A arte pastoril, expressão grande da arte popular, é o transporte em que embarcamos para esta viagem. Constituída por objetos do quotidiano, feitos e decorados pelos pastores, nas horas vagas do pastoreio. Preenche-se a solidão. “Quem não tem que fazer, faz colheres”! Num tempo lento, sem as pressas e as tensões urbanas, o fio da navalha vai dando forma e materialidade ao objeto. Concebe-o o pensamento tanto quanto o coração! Faz-se uso dos materiais que estão à mão, aguça-se o engenho e o espírito. Miniaturas, brinquedos, instrumentos musicais, artefactos de uso doméstico, ofertas para o patrão ou para a patroa, para a “conversada” ou “prometida”, associam função, criatividade e propósito, síntese entre artesão, artista e poeta. Porque muitos destes objetos contêm na sua aparente simplicidade, uma componente formal e técnica e uma riqueza estética e simbólica surpreendentes.
A propósito do lançamento do livro O Criado do Pastor, no Museu do Abade de Baçal, percorremos a Coleção de Etnografia, selecionámos um conjunto de objetos: rocas, fusos, canhões de fazer meias e flautas, executadas em madeira pelos pastores da região de Miranda do Douro, nos finais do século XIX / 1º metade do século XX.
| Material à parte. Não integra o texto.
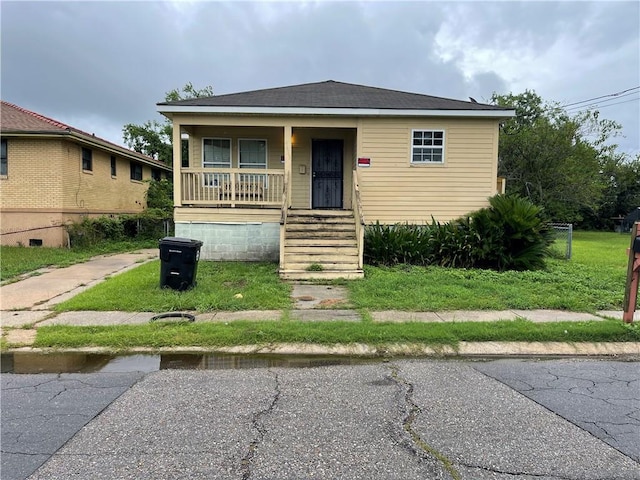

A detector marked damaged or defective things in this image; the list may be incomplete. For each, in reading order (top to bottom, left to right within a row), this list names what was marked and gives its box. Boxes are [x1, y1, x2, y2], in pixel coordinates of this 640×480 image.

cracked asphalt road [2, 358, 636, 478]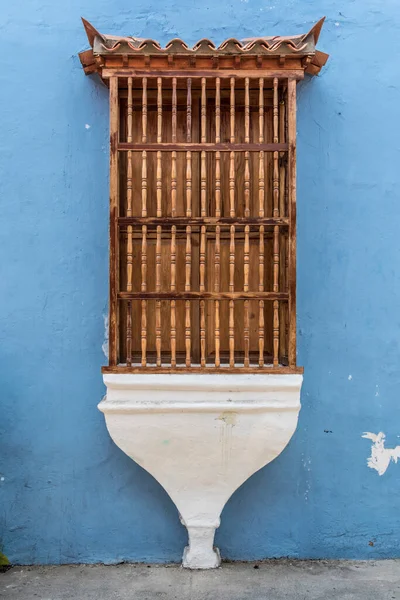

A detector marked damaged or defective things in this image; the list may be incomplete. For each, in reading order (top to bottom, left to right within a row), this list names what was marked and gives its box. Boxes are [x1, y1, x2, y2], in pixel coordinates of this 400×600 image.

peeling paint patch [362, 434, 400, 476]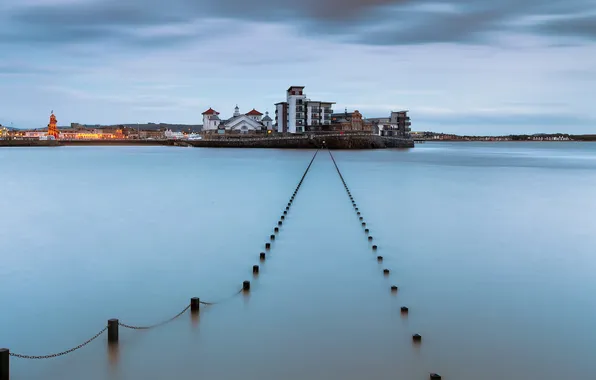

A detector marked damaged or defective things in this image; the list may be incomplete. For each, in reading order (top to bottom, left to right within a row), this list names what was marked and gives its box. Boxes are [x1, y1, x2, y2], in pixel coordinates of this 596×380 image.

rusty chain [117, 302, 190, 330]
rusty chain [9, 326, 108, 360]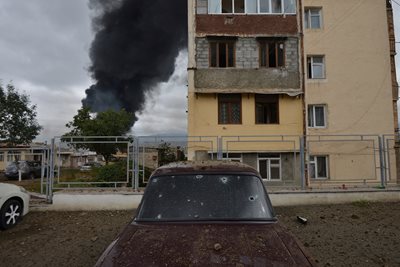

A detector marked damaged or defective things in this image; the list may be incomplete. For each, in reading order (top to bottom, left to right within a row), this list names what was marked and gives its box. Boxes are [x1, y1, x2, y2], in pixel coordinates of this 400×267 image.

broken window [306, 7, 322, 29]
broken window [209, 41, 234, 68]
broken window [260, 41, 284, 68]
broken window [308, 55, 324, 78]
broken window [219, 94, 241, 124]
broken window [256, 94, 278, 124]
broken window [308, 105, 326, 128]
broken window [258, 154, 280, 181]
broken window [310, 155, 328, 180]
rusty car body [95, 161, 314, 267]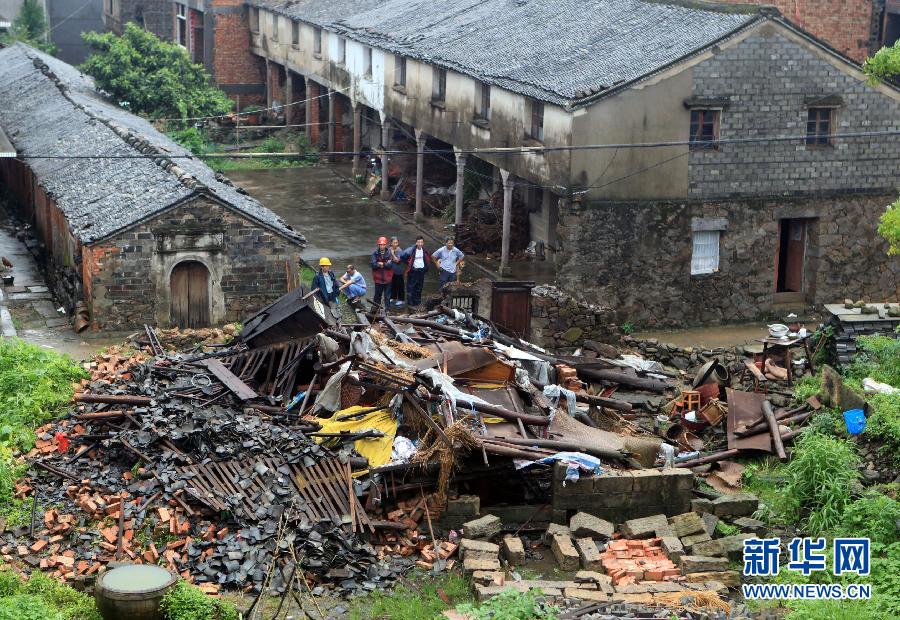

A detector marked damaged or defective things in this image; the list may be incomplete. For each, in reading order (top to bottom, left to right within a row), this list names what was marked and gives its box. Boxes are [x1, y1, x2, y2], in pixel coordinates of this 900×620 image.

damaged wall [85, 195, 298, 330]
damaged wall [556, 194, 900, 330]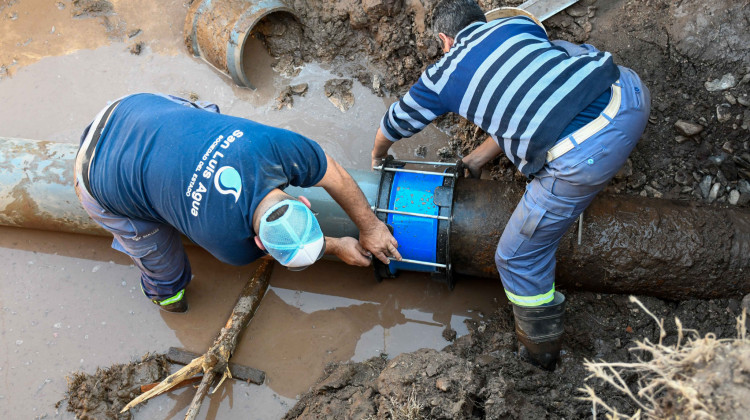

Profusamente ornamentados, numa combinação de composições geometrizadas, vegetalistas, figuras humanas, animais … incisos e, em alguns casos, incrustados, vão-lhe preenchendo o corpo. O cabo, no caso da roca. Rapazes e raparigas, cavaleiros de espada erguida, cruzes e corações frechados, misturam-se com pavões, galos, pombas, raposas, lobos, serpentes, lagartos, ramos, espigas, flores, candelabros. No topo, dando continuidade ao roquil (que prende a lã para ser fiada) ergue-se a torre rendilhada de janelas e arcadas como um altivo castelo ou catedral! Um universo de símbolos arreigados à vida.
Carregam na sua historicidade (ou na sua fantasia), a narrativa de um quotidiano milenar que olhamos nesta perspetiva de proximidade, também de registo e permanência no imaginário de quem não fruiu a experiência na primeira pessoa.